*Recently, I returned to my local multi-screen movie complex to see "I Am Legend," which is the latest and possibly the best movie adaptation of Richard Matheson's 1954 science fiction novel about the life of the world's last surviving human being, who is a scientist who is working hard to find a cure for the killer disease that has devastated the rest of human race by killing off a large portion of the population and by turning the few survivors into a ravenous bunch of increasing desperate and therefore increasingly aggressive vampires who are fighting to survive...by trying to eat any and everything that they can get their hands on...including each other...and including the human scientist who is still trying to save them...in a world that is offering them all fewer and fewer opportunities to have any kind of a future at all, much less one that is free of this killer disease that is going to take them all unless a miracle of some kind comes along and saves them.

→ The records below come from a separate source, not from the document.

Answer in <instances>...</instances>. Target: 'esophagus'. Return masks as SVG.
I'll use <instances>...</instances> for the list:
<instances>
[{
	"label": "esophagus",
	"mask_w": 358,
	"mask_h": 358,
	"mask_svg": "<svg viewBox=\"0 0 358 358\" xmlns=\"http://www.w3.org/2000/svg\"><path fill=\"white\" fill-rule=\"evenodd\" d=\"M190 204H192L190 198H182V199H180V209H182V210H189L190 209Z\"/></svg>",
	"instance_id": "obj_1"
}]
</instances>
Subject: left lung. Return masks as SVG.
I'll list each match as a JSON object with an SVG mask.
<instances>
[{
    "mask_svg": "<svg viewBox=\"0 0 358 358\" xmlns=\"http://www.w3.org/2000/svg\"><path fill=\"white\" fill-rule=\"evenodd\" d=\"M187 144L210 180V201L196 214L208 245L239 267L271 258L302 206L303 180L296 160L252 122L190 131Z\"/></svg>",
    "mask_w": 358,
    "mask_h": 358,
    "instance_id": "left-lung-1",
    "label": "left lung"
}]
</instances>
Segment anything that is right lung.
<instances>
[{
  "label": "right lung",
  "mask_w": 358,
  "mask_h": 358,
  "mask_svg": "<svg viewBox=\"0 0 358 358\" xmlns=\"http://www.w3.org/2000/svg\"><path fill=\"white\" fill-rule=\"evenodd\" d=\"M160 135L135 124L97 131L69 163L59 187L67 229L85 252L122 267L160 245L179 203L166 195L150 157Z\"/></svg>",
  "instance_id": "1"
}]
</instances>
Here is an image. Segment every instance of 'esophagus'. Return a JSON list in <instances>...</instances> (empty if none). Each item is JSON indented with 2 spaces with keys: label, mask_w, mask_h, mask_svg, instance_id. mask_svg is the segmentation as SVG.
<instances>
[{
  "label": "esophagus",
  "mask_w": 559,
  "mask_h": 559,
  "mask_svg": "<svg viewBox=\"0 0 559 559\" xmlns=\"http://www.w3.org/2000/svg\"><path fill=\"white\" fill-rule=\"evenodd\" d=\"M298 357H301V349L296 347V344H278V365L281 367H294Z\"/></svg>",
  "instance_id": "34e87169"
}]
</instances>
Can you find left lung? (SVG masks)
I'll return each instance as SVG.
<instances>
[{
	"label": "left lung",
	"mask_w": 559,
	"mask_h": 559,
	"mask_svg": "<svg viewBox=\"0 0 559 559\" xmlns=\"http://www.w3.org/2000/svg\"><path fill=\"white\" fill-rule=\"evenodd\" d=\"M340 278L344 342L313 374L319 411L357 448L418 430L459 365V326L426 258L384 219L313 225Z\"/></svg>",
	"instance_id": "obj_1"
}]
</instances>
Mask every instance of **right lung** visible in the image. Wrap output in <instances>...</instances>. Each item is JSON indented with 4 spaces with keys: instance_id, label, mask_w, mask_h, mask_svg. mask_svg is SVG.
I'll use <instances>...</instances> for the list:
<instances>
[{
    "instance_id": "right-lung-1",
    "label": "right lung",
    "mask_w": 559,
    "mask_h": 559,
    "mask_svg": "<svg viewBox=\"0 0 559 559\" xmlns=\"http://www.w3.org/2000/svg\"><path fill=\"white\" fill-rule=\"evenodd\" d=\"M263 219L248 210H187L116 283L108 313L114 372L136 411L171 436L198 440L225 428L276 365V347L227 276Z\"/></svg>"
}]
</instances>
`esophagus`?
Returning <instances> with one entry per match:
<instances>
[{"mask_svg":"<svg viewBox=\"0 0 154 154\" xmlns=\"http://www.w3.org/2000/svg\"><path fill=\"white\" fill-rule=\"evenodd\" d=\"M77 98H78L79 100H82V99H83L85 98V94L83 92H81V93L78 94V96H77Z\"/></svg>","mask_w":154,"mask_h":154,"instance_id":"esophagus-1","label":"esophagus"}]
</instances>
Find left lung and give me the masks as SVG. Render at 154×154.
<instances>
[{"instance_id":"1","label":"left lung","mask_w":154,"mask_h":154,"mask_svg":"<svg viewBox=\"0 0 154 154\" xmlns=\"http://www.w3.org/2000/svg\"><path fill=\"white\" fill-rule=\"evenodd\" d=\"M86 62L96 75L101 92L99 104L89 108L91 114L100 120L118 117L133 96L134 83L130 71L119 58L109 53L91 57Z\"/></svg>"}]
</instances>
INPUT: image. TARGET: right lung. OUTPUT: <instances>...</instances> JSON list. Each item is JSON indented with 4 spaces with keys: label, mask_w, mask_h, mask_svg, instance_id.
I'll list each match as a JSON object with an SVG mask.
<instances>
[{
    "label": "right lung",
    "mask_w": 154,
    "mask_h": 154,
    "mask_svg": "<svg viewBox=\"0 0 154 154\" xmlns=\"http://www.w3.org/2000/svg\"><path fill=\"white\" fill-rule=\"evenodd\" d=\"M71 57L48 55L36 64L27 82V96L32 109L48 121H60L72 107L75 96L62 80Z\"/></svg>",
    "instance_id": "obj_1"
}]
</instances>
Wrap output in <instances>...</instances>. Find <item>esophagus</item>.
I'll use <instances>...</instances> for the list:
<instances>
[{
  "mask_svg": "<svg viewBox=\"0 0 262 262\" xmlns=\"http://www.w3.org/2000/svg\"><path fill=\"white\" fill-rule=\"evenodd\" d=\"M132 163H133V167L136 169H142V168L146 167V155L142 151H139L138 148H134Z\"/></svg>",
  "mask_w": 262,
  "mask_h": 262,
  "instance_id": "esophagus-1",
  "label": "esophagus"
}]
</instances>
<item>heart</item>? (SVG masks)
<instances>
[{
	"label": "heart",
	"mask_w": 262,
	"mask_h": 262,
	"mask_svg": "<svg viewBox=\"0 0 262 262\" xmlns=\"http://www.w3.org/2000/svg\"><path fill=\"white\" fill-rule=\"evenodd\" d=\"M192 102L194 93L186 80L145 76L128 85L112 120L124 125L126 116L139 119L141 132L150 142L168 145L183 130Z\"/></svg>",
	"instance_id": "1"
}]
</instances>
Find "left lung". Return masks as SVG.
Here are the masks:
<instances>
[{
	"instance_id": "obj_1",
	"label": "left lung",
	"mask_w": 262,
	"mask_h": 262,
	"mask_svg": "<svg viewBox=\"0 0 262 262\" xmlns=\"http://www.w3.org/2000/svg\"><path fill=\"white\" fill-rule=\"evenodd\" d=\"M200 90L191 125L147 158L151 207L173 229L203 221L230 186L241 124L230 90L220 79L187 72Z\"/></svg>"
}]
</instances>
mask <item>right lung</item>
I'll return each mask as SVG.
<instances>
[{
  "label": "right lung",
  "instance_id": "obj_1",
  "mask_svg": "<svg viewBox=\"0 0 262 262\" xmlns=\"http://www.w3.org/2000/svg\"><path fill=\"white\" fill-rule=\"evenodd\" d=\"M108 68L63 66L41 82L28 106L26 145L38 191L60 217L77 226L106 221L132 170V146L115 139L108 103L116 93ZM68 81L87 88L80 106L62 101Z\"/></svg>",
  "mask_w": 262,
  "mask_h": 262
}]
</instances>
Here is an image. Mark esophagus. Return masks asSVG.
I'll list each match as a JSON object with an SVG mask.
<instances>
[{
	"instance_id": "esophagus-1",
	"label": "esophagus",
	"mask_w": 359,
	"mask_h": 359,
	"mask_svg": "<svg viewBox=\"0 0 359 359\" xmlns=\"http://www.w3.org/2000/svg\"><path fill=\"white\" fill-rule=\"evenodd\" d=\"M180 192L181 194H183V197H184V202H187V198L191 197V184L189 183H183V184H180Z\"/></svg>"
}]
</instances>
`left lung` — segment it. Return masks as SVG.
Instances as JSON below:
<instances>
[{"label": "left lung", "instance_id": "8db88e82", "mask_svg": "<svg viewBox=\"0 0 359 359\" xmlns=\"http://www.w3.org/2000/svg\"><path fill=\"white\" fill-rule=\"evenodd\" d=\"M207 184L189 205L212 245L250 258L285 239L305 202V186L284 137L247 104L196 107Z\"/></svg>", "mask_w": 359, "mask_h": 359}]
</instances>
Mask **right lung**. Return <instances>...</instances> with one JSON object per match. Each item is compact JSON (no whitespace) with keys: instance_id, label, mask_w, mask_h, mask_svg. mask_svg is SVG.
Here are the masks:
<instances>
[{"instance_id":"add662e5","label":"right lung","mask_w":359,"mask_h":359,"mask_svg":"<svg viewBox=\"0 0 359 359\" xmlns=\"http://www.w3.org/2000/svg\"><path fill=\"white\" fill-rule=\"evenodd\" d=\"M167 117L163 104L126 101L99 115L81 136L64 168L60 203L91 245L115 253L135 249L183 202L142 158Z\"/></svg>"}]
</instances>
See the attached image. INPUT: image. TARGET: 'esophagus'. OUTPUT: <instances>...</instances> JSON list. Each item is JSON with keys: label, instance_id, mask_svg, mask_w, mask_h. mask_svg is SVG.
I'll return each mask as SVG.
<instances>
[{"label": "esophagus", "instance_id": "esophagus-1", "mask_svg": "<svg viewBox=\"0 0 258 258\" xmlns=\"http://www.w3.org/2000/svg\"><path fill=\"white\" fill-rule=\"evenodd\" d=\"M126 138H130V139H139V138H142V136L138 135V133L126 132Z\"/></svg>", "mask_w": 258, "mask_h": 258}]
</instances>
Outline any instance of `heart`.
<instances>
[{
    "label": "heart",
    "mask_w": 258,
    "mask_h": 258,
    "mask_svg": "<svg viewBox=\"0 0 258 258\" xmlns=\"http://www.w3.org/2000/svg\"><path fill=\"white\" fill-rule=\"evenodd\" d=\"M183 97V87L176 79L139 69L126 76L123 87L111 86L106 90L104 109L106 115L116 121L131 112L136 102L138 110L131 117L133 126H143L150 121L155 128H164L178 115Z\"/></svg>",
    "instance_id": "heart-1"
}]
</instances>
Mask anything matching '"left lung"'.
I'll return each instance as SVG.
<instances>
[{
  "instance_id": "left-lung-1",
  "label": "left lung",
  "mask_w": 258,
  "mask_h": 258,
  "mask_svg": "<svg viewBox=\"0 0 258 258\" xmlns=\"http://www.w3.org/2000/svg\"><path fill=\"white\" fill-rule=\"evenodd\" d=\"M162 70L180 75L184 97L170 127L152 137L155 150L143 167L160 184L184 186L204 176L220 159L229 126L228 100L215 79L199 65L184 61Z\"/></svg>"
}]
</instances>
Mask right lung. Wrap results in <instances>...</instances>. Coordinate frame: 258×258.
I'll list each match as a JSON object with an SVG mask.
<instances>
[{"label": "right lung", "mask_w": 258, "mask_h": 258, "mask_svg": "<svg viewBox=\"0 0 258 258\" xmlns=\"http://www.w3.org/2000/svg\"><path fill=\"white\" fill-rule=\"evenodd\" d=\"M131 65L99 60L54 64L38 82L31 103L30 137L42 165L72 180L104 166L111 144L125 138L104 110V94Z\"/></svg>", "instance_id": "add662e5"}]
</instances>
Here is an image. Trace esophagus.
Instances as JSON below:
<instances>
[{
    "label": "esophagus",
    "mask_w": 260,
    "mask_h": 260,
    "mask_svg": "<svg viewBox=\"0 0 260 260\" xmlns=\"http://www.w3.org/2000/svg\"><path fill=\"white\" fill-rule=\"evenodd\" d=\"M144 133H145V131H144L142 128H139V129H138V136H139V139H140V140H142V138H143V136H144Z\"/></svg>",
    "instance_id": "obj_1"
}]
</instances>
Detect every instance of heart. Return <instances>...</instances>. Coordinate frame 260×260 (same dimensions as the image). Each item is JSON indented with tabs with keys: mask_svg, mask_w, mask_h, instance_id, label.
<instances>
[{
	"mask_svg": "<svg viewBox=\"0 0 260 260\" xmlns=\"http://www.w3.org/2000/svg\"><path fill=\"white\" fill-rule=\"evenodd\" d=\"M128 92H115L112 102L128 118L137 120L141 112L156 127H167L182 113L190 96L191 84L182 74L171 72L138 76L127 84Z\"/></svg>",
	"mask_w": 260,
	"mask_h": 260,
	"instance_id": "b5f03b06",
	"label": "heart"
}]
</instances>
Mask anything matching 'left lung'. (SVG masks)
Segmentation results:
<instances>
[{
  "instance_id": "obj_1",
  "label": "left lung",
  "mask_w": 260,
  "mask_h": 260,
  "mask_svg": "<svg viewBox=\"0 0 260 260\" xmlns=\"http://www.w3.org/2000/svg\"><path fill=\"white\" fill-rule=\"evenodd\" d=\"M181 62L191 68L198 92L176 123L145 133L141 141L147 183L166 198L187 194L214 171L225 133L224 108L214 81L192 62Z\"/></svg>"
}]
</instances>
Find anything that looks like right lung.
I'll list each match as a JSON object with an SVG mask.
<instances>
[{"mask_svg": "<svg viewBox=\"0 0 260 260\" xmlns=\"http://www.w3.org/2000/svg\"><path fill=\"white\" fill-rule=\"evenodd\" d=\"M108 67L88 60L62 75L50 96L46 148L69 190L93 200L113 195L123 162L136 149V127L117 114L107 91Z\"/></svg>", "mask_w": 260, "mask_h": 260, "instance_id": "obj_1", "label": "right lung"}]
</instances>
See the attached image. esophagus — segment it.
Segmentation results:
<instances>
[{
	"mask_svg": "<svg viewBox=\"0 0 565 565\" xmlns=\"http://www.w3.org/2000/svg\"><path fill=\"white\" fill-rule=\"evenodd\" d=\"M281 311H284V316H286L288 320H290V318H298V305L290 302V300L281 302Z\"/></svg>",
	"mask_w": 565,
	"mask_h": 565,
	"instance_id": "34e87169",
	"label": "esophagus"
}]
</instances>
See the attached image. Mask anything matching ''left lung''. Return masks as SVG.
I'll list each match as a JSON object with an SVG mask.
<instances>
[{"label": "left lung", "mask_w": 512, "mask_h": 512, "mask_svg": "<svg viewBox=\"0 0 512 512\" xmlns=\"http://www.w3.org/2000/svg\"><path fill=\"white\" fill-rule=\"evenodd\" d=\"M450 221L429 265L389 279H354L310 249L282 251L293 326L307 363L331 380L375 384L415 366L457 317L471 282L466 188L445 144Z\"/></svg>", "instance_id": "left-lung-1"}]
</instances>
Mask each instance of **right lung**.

*As a movie, I Am Legend deserves top marks all around and especially for being something more than a self serving promotional vehicle for its star, Will Smith, who very ably plays the role of Lieutenant Colonel Robert Neville, who is the military scientist who seems to be immune from the killer disease, and who is trying to use that fact to come up with a cure that will save them all, at the same time that he and the vampires are waging a war of survival on the island of Manhattan, where they are isolated from the rest of the world, until near the end of the movie when Colonel Neville is joined by an apparently uninfected young woman and a small boy who are from Brazil, and who have been guided there by some kind of higher power who seemingly wants them to stop by and pick up Neville on their way to a previously unknown colony of human survivors that is located so high in the mountains of New England that the cold weather will protect them from the killer disease, at least until Neville or someone else can find a cure, which would have made a nice enough ending to what had been up until that point a very exciting movie, but which was made even more exciting by Neville refusing to go with them and to instead choose to stay behind and continue his efforts to find a cure there in Manhattan, where he is eventually forced to confront the vampires and their leader in a climatic battle during which he sacrifices himself in order to destroy the vampires and their leader...and in order to send the young woman and the small boy safely on their way to New England with a vial of his uninfected blood, which the human scientists who have survived in the mountains can then use to create some kind of permanent cure for the killer disease.
*As a small criticism, I do have to mention that even though I am a fan of animation in the movies, and even though the animated vampires in this movie were obviously very well done, there was so much difference between them and the live actors (Will Smith, etc) that I found it to be distracting whenever they appeared on the screen together.